Саблин пожал плечами и отошел. Сердиться на Гриценку он не мог.
II
В ожидании песенников карты расстроились. Маноцков сердито говорил корнету Ротбеку, одного выпуска с Саблиным, и поручику Бахметеву, заядлому спортсмену:
— Я вас уверяю, мой Фигаро прыгнет.
— Через стул? — спрашивал Ротбек.
— Через стул.
— Обнесет, — убежденно говорил Бахметев.
— Никогда. Все дело в дрессировке. Надо, чтобы лошадь поняла. Или хотите, через веревку, на которой я повешу носовой платок.
— Ну это легче. Но через стул?
— Хотите пари? Завтра у вас в манеже. Я приеду.
Степочка ходил мягкими шагами вдоль стола и недовольно поглядывал на дам. Они не догадались вовремя уехать и теперь задерживали игру в карты. При них не хотели играть.
— Вы бы спели нам что-нибудь, Катерина Филипповна, — сказал он. — А? Что так-то сидеть?
— И то под гитару? — подсаживаясь к дамам, сказал Гриценко. — Ну!
— Ну, — сказал и Степочка, который и сам недурно певал цыганские романсы тоненьким, жидким, но верным тенором.
Китти встряхнулась.
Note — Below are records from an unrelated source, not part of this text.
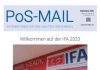 PoS-MAIL September 2023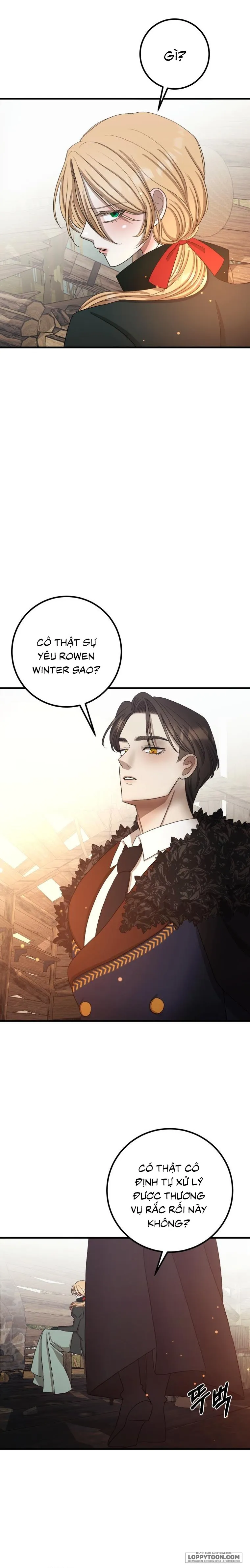 Tôi Bị Cắn Bởi Chú Chó Tôi Đã Bỏ Rơi Chap 8 - trang 9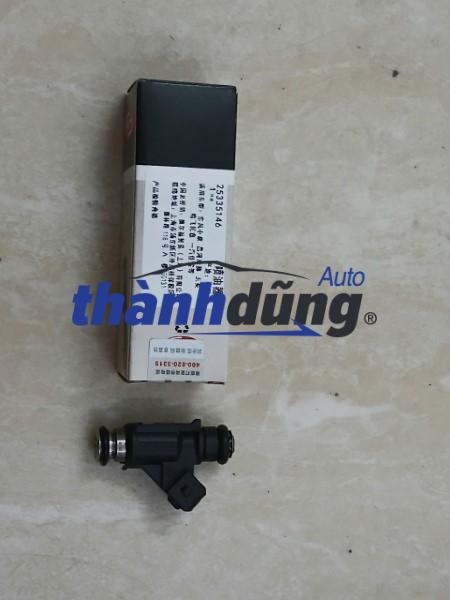 BÉC PHUN XĂNG SYM T880 2008-2014 | 25387917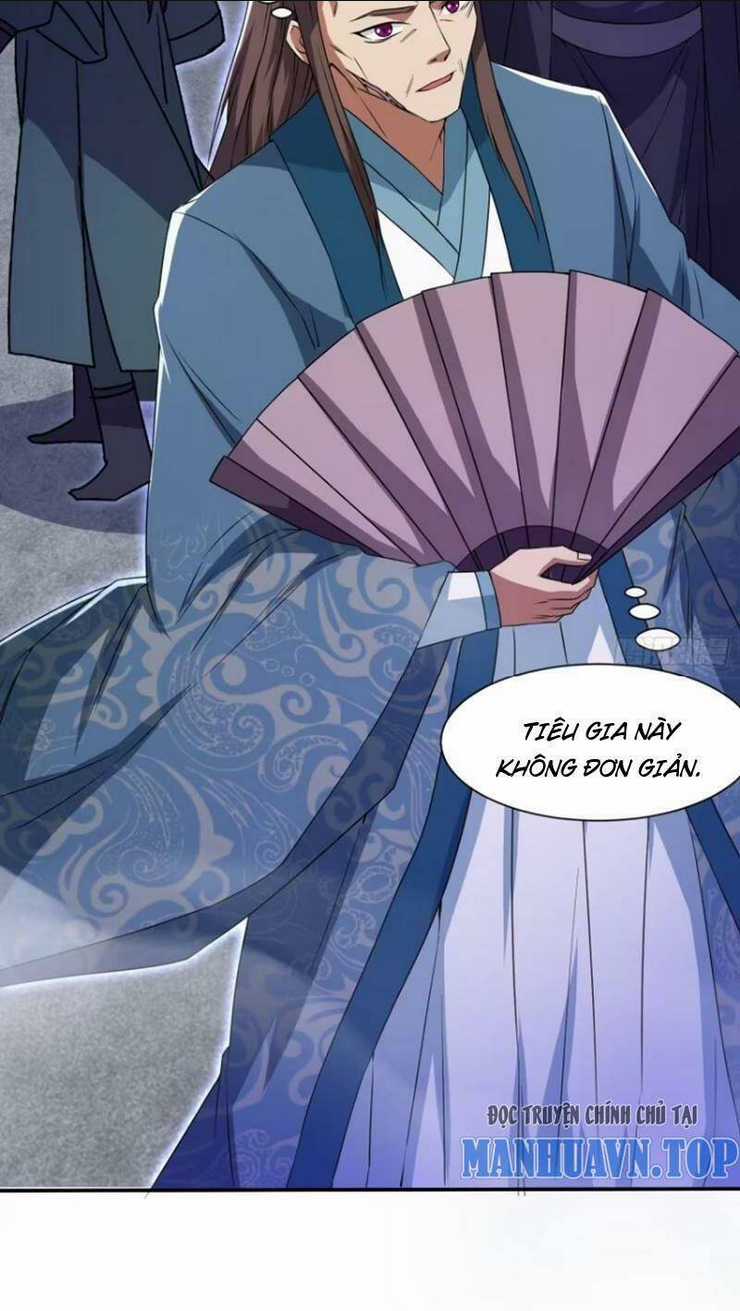 Trăm Tuổi Mở Hệ Thống, Hiếu Tử Hiền Tôn Quỳ Khắp Núi! Chapter 14 trang 20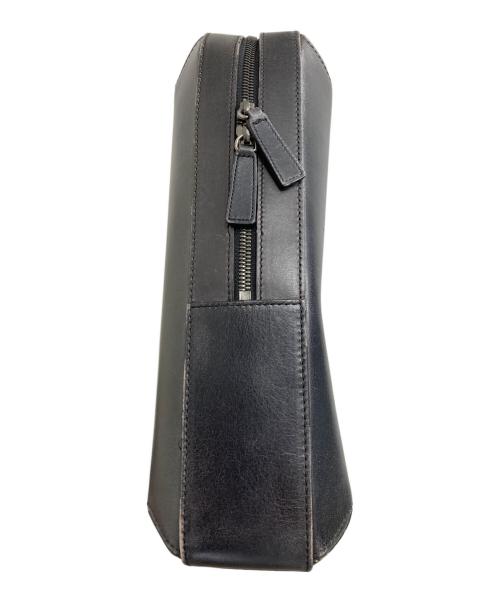 ARALDI 1930（アラルディ）ARALDI 1930 (アラルディ) ブリーフケース ネイビーの古着・服飾アイテム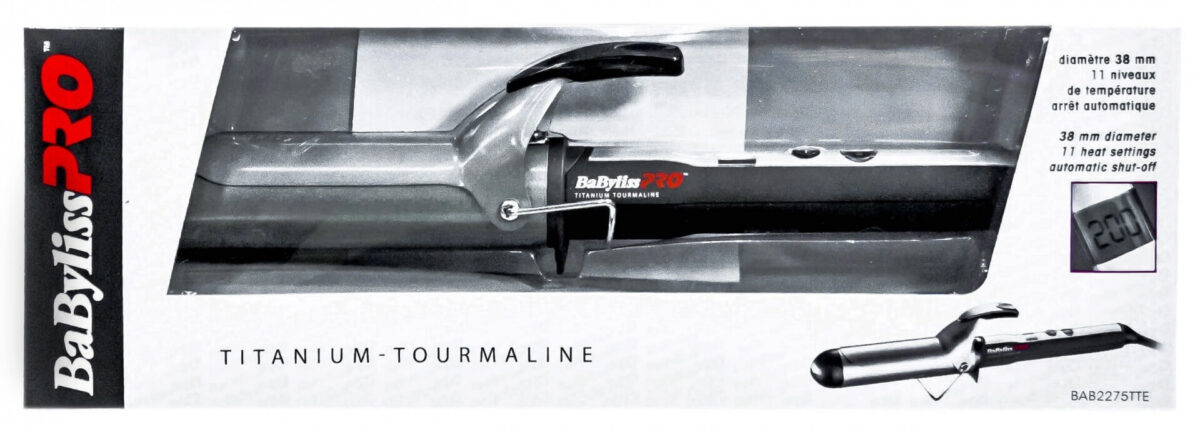 Плойка BaByliss PRO 38мм арт. BAB2275TTE - 5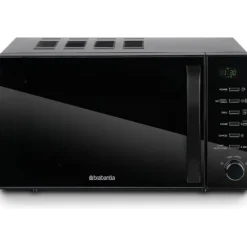 Brabantia Magnetron met Grillfunctie BBEK1145DG< Verrassend Elektronica|Ovens En Magnetrons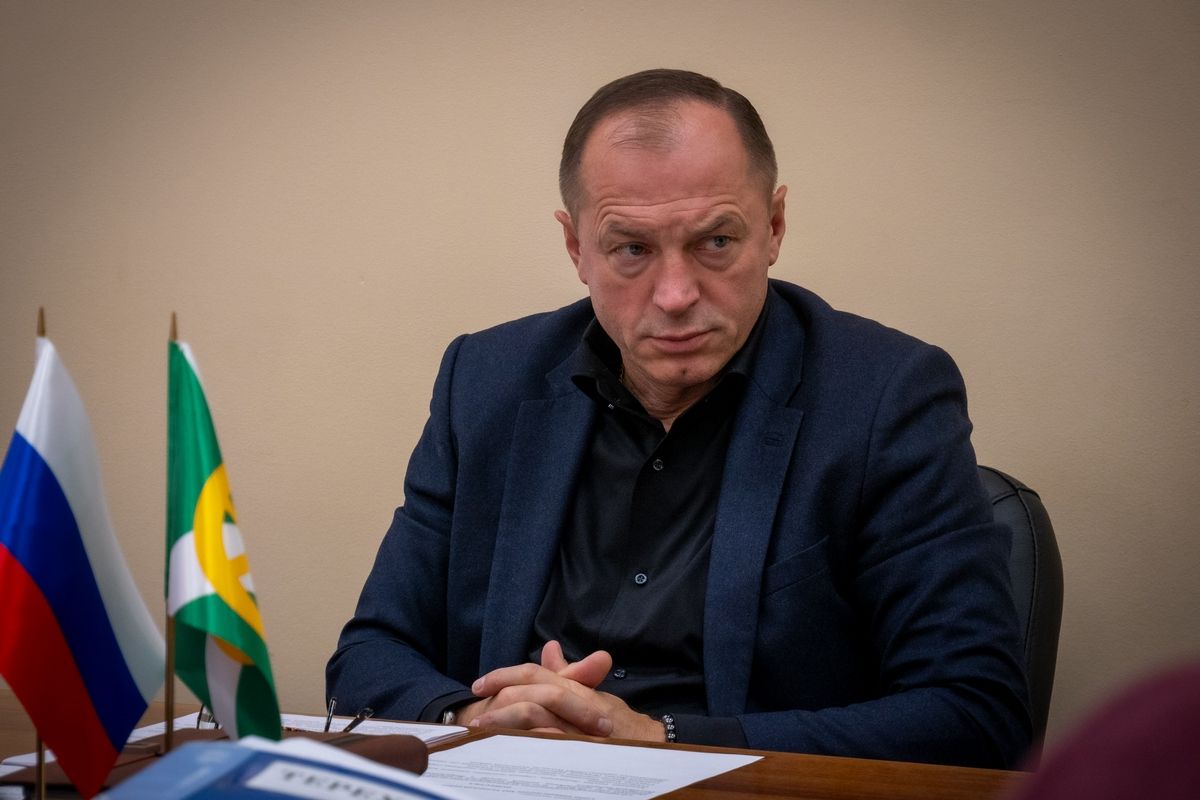 Николай Терехов провёл рабочее совещание с руководством водоканала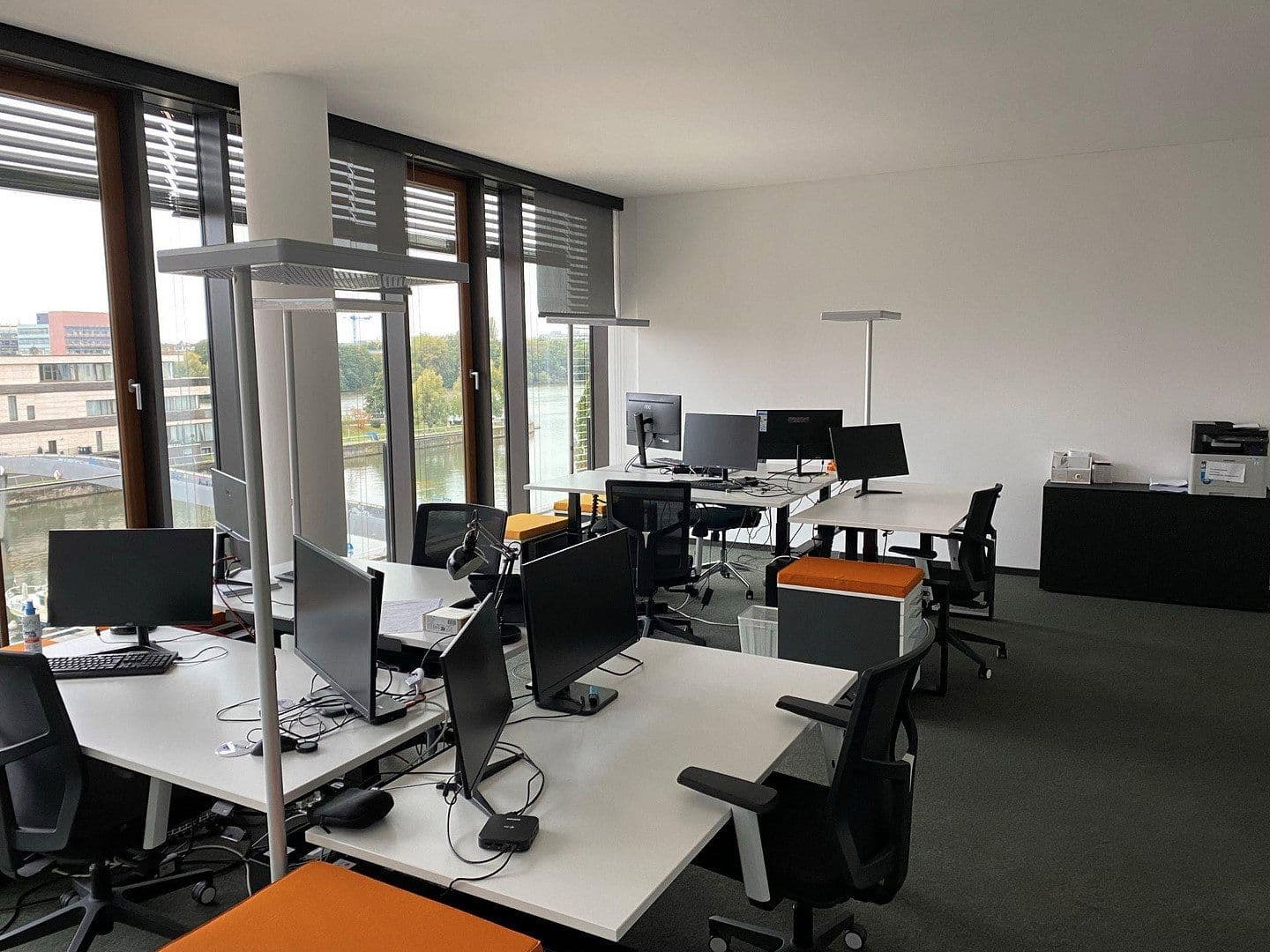 office to rent, 363 m², Speicherstraße 49-51, Frankfurt am Main, Hesse office to rent, 363 m², Speicherstraße 49-51, Frankfurt am Main, Hesse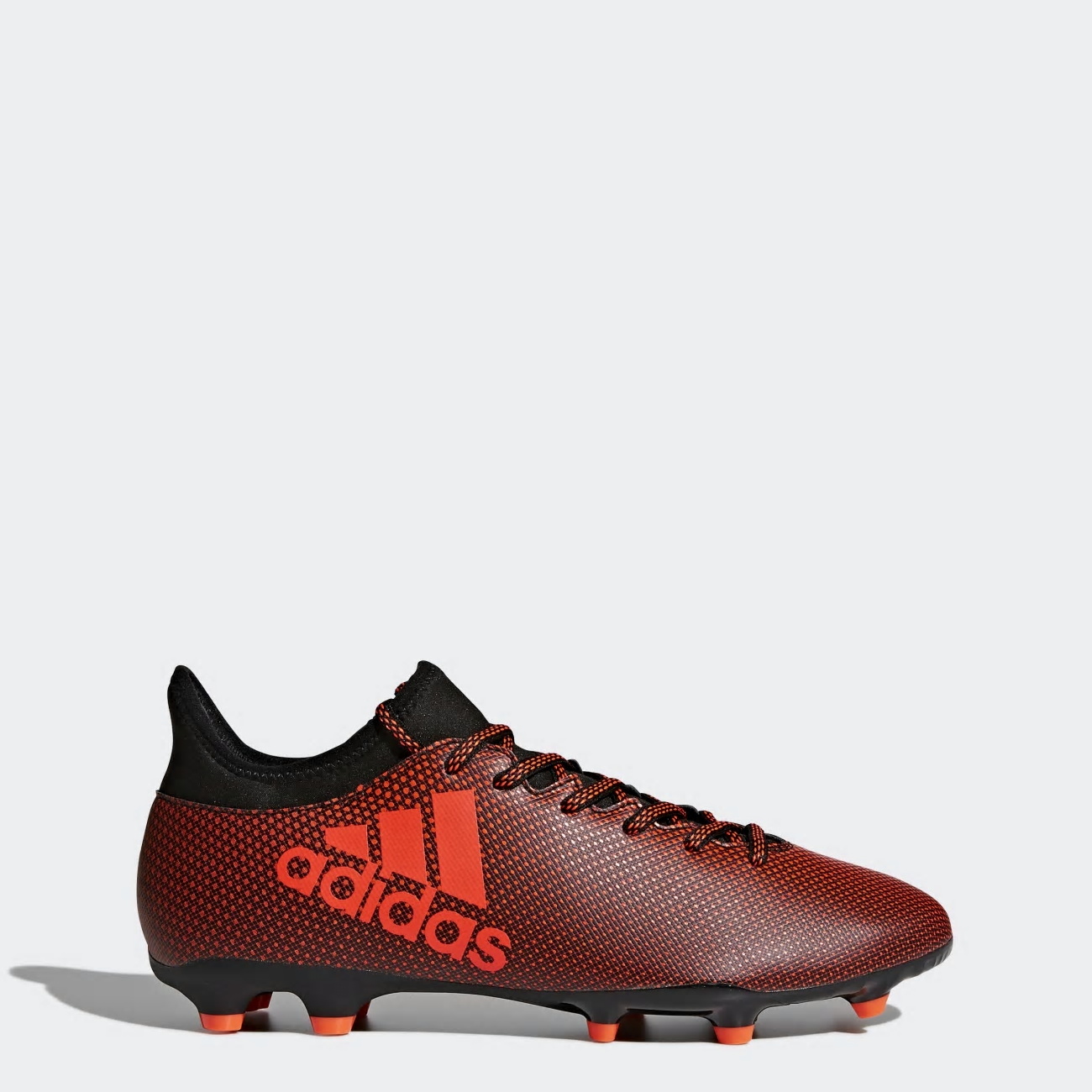 Adidas X 17.3 Férfi Focicipő - Fekete [D32665]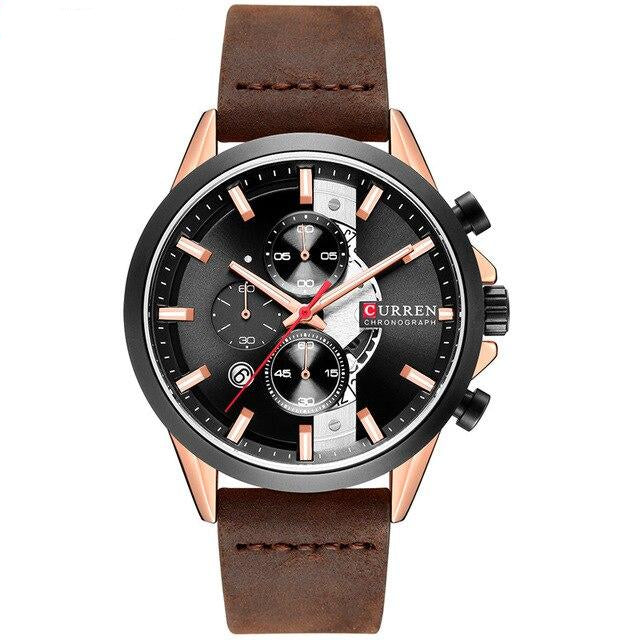 Chronograph Wristwatch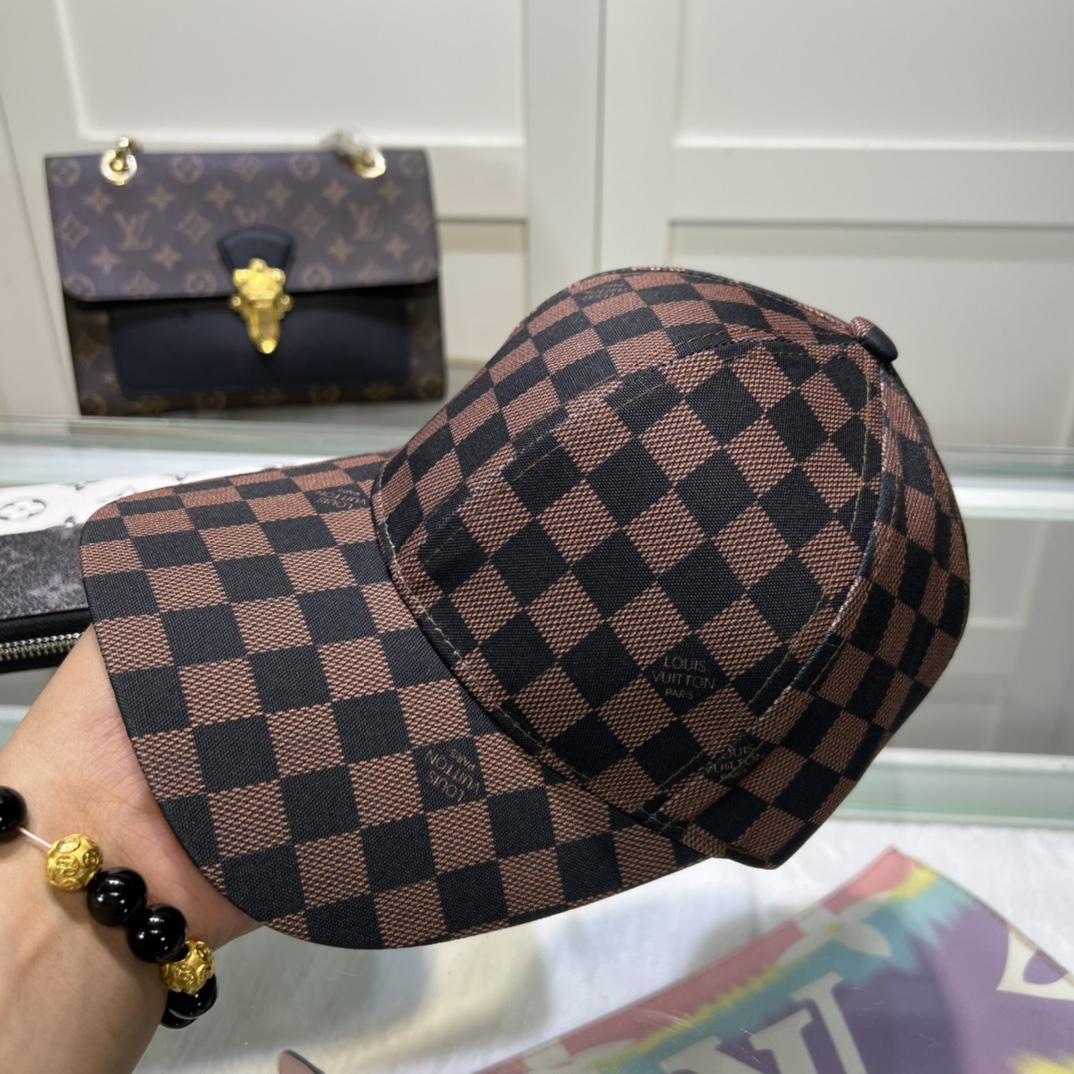 Louis Vuitton Cap - PerfectKickZ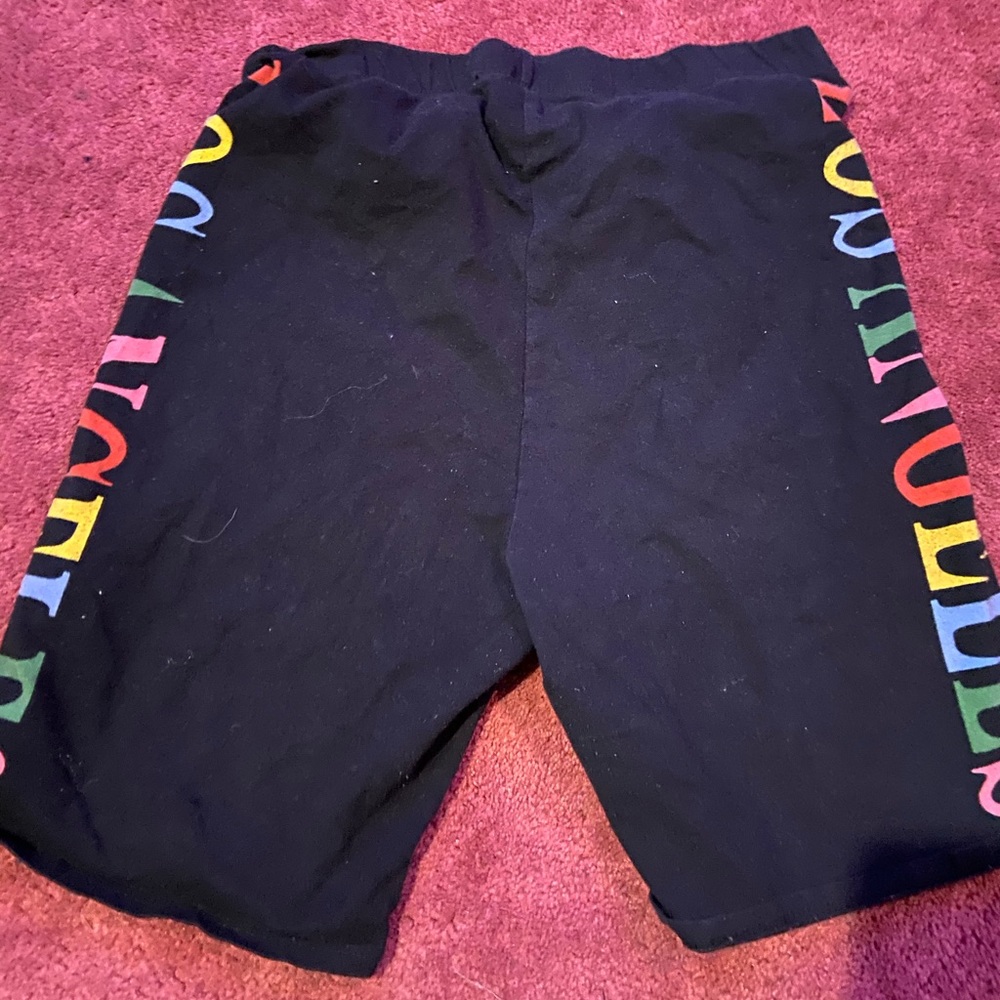women’s biker shorts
Разрумянившаяся, молодая, чуть начинающая полнеть, она была очень хороша.
— Хотите «Письмецо», — сказала она.
— Идет! — воскликнул Гриценко и, раскачиваясь и помахивая декой гитары, стал брать аккорды.
Жду я весточки от дру-у-га,
Все в слезах мое лицо,
Напиши же, друг мой ми-илый,
Поскорей мне письмецо! —
пропела Китти, и вдруг с разных концов столовой настроившийся хор дружно подхватил вторые строки куплета.
— Отлично, браво! браво, — крикнул Степочка.
Гриценко фальцетом, без голоса, но музыкально и верно, сверкая цыганскими глазами, завел второй куплет.
Вольтижируя в манеже,
Я разбил ……и хо-хо-хо!
Напиши же, друг мой милый,
Поскорей мне письмецо.
Все гости громко хохотали, Китти и Владя веселее всех.
— Нет, Саблина заставьте петь, юнкерскую, — закричал румяный Ротбек и потащил Саблина к пианино, стоявшему в углу.
Саблин взял несколько аккордов. Офицеры подошли к пианино. Маноцков с Бахметевым остались в стороне, они все спорили.
— Ты говоришь, минута двенадцать. Никогда.
— Это дерби! — кипятился Маноцков.
— Дерби! — минута восемь. Ну, хочешь пари.